Sophisticated models trained on biased data can learn discriminatory patterns, which leads to skewed decisions. A new solution aims to prevent neural networks from making decisions based on common biases.
What’s new: Ehsan Adeli and a group at Stanford propose Bias-Resilient Neural Network, or BR-Net, an architecture that works with a classifier to minimize the impact of biases that are well understood. In the training data, we can label, say, race and gender (known as bias variables), and BR-Net will learn to prevent spurious correlations between those variables and the model's output classification.
Key insight: Biases in data correlate with class labels. If one part of a network learns to predict this correlation, another can learn to minimize the predicted correlation. This adversarial scheme can mitigate bias.
How it works: BR-Net comprises three neural networks. The feature extractor finds embeddings of input data. The classifier predicts class labels from the embeddings. The bias predictor predicts the correlation between embeddings and bias variables. Once labels for bias variables have been added to the data, training proceeds in three steps:
- First, the system maximizes classification accuracy: The feature extractor and classifier together learn to predict labels.
- Then it identifies the effects of bias variables: The bias predictor learns the correlation between embeddings and bias variables.
- Finally, it minimizes the influence of bias: The feature extractor learns to generate embeddings that don’t correlate with the bias variables’ labels.
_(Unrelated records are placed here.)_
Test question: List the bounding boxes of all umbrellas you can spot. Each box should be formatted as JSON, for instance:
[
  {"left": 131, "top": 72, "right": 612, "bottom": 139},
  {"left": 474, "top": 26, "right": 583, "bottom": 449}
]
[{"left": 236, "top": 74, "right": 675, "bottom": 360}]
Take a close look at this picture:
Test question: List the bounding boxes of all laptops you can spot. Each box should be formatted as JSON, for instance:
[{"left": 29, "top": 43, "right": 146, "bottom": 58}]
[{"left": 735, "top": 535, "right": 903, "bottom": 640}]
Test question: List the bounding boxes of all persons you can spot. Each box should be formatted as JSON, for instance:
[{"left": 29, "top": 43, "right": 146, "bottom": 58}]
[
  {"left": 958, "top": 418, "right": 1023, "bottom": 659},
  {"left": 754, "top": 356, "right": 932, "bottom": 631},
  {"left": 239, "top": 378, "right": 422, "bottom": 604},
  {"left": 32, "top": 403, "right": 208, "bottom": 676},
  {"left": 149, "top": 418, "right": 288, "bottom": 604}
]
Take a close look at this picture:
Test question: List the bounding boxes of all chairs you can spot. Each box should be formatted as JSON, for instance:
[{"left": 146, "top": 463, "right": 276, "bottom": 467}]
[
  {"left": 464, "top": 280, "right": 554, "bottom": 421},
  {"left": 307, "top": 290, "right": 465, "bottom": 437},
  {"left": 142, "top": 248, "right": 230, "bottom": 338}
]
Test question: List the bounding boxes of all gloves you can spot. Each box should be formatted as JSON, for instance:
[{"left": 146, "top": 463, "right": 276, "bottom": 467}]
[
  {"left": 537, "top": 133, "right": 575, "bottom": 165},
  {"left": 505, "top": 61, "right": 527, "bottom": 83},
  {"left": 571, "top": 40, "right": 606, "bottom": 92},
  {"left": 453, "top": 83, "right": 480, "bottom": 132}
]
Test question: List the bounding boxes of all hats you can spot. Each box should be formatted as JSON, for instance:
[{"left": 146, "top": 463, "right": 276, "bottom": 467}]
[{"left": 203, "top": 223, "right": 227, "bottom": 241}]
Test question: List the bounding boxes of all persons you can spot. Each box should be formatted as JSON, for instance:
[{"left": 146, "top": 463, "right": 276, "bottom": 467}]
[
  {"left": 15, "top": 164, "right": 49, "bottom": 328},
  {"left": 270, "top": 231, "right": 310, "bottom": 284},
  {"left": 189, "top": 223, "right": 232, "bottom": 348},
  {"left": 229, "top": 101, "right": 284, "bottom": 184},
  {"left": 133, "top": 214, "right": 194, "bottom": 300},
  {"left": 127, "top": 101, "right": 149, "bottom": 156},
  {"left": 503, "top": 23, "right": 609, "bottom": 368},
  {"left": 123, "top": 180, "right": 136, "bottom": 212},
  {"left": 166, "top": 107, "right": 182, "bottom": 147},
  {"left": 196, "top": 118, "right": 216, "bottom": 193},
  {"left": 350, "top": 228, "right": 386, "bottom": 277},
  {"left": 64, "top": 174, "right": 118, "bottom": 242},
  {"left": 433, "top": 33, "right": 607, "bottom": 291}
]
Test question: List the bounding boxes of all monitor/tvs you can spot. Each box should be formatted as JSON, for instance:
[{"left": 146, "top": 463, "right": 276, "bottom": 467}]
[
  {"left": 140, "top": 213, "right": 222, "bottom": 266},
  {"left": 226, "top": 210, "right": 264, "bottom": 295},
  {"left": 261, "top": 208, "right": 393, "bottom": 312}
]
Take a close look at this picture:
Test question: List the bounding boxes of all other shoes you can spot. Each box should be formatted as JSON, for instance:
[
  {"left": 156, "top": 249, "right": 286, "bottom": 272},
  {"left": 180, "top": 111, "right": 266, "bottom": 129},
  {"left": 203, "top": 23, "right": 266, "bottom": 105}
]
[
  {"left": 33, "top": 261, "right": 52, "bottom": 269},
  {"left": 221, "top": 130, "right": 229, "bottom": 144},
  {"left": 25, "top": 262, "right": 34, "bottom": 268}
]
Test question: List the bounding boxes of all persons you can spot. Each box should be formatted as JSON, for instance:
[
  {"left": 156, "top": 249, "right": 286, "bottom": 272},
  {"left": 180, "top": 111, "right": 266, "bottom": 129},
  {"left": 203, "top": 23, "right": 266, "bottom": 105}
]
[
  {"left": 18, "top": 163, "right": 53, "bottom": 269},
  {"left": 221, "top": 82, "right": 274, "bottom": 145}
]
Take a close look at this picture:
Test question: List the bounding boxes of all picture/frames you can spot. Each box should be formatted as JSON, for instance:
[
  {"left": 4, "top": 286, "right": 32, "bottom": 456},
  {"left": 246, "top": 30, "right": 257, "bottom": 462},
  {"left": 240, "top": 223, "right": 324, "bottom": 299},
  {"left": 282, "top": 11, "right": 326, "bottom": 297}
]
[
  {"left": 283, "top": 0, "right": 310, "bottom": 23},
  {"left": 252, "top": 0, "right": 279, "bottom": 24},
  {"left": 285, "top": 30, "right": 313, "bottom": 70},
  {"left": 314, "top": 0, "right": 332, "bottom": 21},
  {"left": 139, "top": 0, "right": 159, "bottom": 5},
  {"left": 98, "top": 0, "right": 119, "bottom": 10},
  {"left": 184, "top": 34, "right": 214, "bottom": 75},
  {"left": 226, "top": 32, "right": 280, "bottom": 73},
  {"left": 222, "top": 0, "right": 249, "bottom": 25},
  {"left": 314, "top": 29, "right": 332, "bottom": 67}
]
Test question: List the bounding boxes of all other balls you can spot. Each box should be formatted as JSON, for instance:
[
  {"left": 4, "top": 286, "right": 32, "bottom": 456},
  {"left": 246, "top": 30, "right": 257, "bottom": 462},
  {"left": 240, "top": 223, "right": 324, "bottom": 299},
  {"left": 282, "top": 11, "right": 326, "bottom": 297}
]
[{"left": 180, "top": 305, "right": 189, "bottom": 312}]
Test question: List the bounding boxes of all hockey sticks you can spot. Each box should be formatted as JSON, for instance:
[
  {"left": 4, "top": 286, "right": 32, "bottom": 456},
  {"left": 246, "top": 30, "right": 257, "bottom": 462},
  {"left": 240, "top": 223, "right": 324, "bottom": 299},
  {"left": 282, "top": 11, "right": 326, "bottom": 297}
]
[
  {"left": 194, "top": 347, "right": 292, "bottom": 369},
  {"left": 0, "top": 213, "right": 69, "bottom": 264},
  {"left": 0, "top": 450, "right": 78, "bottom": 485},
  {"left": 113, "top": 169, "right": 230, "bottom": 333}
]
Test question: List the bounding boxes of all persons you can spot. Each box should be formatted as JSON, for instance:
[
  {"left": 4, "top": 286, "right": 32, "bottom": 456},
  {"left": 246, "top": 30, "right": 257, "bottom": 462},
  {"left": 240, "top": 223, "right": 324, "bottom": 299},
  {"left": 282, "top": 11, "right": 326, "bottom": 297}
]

- By iterating through these steps, the feature extractor generates embeddings that maximize the classifier’s performance and minimize the biased correlation between embeddings and labels.
Results: The researchers used a VGG16 classifier with BR-Net to predict a person’s gender from a photo. They trained the model on the GS-PPB dataset. Because classifiers often perform poorly on darker faces, they labeled skin tone as a bias variable. BR-Net achieved 96.1 percent balanced accuracy (accuracy for each of six skin tones considered equally), an improvement of 2 percent. This indicates more consistent results across different skin colors than a VGG16 trained without BR-Net.
Why it matters: Bias in AI is insidious and difficult to prevent. BR-Net offers a solution when sources of bias are known.
We're thinking: Machine learning presents hard questions to society: Which biases should we avoid? How can we come to agreement about which to avoid? Who gets to decide in the end? In lieu of answers, the choices are in the hands of ML engineers.